4. The method of claim 3, wherein the y and z are the same.

5. The method of claim 1, wherein the composite metal precursor and the lithium compound are mixed so that lithium of the lithium compound relative to the metal of the composite metal precursor is present at a mole ratio of about 0.9 to about 1.2.

6. The method of claim 5, wherein the mole ratio of lithium of the lithium compound relative to the metal of the composite metal precursor is about 0.97 to about 1.05.

7. The method of claim 1, wherein the lithium compound of step a) comprises lithium carbonate, lithium nitrate, lithium acetate, lithium hydroxide, lithium hydroxide hydrate, lithium oxide, or a combination thereof

8. The method of claim 1, wherein the carbon coating material comprises sucrose, amylose, a water-soluble hydrocarbon compound, a thermoplastic polymer, a carbon powder, or a combination thereof

9. The method of claim 1, wherein the solvent is capable of dissolving the carbon coating material, but unable to dissolve the lithium compound.
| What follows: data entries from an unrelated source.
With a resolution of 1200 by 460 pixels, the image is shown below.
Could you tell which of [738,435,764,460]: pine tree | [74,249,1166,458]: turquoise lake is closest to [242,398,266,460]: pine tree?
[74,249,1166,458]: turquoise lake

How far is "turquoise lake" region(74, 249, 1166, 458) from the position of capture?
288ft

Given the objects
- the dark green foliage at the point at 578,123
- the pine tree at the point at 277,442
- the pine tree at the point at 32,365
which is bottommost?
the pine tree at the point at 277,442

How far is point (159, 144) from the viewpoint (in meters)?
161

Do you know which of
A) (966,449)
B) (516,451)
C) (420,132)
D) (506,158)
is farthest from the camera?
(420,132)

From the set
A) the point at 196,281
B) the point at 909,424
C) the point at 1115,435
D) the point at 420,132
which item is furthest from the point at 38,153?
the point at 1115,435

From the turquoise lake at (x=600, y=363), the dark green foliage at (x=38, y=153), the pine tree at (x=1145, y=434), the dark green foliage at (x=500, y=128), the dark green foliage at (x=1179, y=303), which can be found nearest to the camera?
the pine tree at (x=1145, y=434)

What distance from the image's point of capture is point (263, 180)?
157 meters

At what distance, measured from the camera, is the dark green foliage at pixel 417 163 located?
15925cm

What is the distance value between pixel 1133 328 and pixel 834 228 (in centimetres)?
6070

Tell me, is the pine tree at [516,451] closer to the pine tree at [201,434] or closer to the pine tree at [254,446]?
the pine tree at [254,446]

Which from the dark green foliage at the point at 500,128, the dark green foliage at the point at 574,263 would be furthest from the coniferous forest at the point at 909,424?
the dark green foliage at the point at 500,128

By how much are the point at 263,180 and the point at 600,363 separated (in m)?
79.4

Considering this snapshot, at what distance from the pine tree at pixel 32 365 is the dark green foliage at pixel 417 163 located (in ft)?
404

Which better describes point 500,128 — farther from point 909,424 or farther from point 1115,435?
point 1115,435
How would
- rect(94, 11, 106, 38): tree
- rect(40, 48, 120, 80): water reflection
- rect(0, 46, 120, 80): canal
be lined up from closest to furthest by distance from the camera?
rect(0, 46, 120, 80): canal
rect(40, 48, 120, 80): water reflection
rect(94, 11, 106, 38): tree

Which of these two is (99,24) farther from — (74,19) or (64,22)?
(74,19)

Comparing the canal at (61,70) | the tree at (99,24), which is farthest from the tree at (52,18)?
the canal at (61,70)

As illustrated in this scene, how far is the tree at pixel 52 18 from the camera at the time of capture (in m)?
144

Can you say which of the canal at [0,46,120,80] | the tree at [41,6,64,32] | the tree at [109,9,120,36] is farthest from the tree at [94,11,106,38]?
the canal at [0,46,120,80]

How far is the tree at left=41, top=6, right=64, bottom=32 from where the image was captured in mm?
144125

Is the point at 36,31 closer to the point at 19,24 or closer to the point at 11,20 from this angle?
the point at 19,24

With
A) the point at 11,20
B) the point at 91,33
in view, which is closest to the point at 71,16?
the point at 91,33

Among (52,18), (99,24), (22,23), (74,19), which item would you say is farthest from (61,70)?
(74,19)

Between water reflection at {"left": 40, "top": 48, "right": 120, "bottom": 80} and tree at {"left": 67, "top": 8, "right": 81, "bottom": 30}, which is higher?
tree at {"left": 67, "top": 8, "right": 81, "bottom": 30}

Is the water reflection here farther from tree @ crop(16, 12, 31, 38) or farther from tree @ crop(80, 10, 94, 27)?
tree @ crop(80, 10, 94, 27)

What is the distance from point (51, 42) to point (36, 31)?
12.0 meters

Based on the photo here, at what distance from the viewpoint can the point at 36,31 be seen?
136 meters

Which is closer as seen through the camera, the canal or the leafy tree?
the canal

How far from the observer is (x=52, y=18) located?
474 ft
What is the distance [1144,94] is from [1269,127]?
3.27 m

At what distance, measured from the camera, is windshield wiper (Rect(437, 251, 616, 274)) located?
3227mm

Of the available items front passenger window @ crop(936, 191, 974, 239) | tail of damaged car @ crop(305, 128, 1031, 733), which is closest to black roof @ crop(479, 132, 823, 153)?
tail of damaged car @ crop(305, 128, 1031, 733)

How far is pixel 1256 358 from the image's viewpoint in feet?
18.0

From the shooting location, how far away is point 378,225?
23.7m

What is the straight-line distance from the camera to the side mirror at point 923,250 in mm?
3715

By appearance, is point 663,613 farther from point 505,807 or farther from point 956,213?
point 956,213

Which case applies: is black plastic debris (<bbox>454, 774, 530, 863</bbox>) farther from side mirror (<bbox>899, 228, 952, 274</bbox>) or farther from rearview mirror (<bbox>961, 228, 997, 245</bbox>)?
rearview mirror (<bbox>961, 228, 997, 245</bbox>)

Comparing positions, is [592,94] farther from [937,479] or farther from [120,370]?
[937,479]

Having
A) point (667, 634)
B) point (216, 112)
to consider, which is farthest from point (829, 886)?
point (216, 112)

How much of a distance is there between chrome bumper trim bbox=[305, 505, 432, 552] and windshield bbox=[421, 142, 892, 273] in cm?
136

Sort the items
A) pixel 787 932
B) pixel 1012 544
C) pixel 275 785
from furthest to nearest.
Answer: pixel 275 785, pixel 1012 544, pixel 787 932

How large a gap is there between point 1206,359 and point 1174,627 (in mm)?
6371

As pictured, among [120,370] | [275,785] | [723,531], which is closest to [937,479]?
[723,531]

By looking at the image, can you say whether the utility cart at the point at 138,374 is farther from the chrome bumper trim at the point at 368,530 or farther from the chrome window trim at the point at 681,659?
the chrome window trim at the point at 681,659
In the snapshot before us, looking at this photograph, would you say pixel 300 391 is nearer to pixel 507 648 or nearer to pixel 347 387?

10. The method of claim 9, wherein the solvent is methanol, ethanol or a combination thereof

11. The method of claim 1, wherein in step c), a lithium compensating compound is further added to compensate for the loss of the lithium compound by the solvent.

12. The method of claim 11, wherein the lithium compensating compound comprises lithium carbonate, lithium nitrate, lithium acetate, lithium hydroxide, lithium hydroxide hydrate, lithium oxide, or a combination thereof

13. A rechargeable lithium battery comprising

a positive electrode, a negative electrode, and an electrolyte,

wherein the positive electrode comprises a current collector and a positive active material layer disposed on the current collector,

wherein the positive active material is manufactured by the method comprising:

e) mixing a composite metal precursor and a lithium compound;

f) firing the mixture to prepare a positive active material;

g) mixing the resulting positive active material, a carbon coating material, and a solvent; and

h) heat-treating the resulting mixture to provide a positive active material coated with the carbon coating material,

the firing is performed at from about 400° C. to about 900° C., and

Li_aNi_xCo_yMn_zM′_kO₂ [Chemical Formula 1]
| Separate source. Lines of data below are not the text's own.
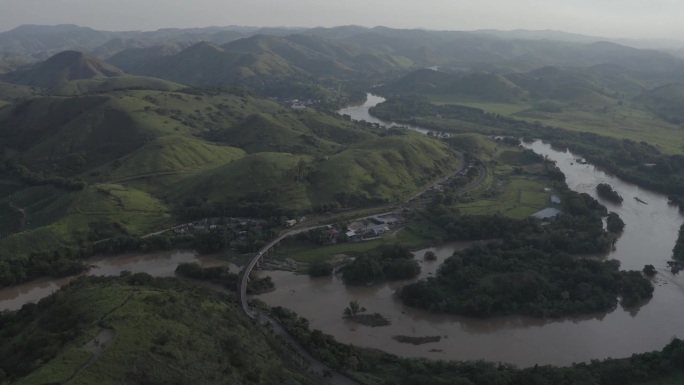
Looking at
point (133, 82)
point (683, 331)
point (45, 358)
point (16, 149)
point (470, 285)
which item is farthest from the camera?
point (133, 82)

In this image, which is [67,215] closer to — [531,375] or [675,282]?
[531,375]

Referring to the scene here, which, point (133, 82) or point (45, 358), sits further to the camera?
point (133, 82)

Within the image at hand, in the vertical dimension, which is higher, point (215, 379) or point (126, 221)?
point (215, 379)

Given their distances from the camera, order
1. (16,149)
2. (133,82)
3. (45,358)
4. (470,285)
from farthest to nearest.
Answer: (133,82) → (16,149) → (470,285) → (45,358)

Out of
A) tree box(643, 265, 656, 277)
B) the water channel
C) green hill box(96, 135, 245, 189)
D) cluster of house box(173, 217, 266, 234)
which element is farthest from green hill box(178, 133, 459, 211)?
tree box(643, 265, 656, 277)

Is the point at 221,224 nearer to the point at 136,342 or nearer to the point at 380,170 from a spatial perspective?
the point at 380,170

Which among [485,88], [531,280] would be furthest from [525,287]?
[485,88]

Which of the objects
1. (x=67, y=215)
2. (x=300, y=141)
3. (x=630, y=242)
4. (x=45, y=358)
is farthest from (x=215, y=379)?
(x=300, y=141)
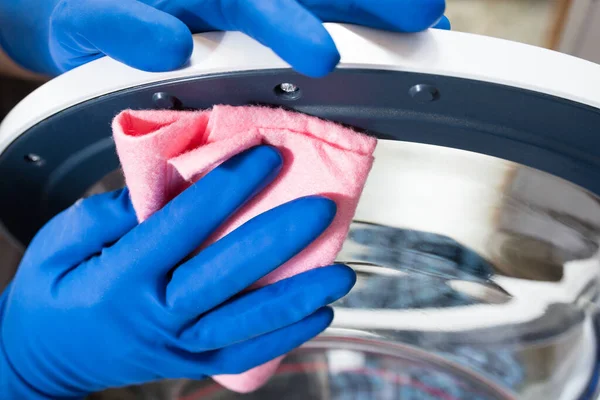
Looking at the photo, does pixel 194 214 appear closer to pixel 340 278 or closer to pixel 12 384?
pixel 340 278

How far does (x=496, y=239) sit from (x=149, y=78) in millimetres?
341

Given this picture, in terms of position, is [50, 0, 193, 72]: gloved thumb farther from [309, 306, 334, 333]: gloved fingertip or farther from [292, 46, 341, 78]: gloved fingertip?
[309, 306, 334, 333]: gloved fingertip

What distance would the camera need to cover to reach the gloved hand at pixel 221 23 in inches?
10.7

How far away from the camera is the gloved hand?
0.89 feet

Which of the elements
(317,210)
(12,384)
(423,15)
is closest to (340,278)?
(317,210)

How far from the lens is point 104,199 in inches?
16.6

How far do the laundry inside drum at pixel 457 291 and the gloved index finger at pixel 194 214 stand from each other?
90 millimetres

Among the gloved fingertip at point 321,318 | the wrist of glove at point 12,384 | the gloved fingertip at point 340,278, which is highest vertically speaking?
the gloved fingertip at point 340,278

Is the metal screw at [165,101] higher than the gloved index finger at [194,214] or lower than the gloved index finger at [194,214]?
higher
wherein, 0.45≦x≦0.65, 0.15≦y≦0.25, 0.15≦z≦0.35, 0≦k≦0.1, x+y+z+k=1, 0.9≦a≦1.2, and M′ is Al, Mg, Ti, Zr, or a combination thereof.

14. The rechargeable lithium battery of claim 13, wherein the electrolyte comprises a non-aqueous organic solvent and a lithium salt.

15. The rechargeable lithium battery of claim 13, wherein the firing is performed in air.

16. The rechargeable lithium battery of claim 13, wherein 0.55≦x≦0.65, 0.15≦y≦0.25, 0.15≦z≦0.25, 0≦k≦0.1, and x+y+z+k=1.

17. The rechargeable lithium battery of claim 16, wherein the y and z are the same.

18. The rechargeable lithium battery of claim 13, wherein the composite metal precursor and the lithium compound are mixed so that lithium of the lithium compound relative to the metal of the composite metal precursor is present at a mole ratio of about 0.9 to about 1.2.

19. The rechargeable lithium battery of claim 18, wherein the mole ratio of lithium of the lithium compound relative to the metal of the composite metal precursor is about 0.97 to about 1.05.

20. The rechargeable lithium battery of claim 13, wherein the lithium compound of step a) comprises lithium carbonate, lithium nitrate, lithium acetate, lithium hydroxide, lithium hydroxide hydrate, lithium oxide, or a combination thereof.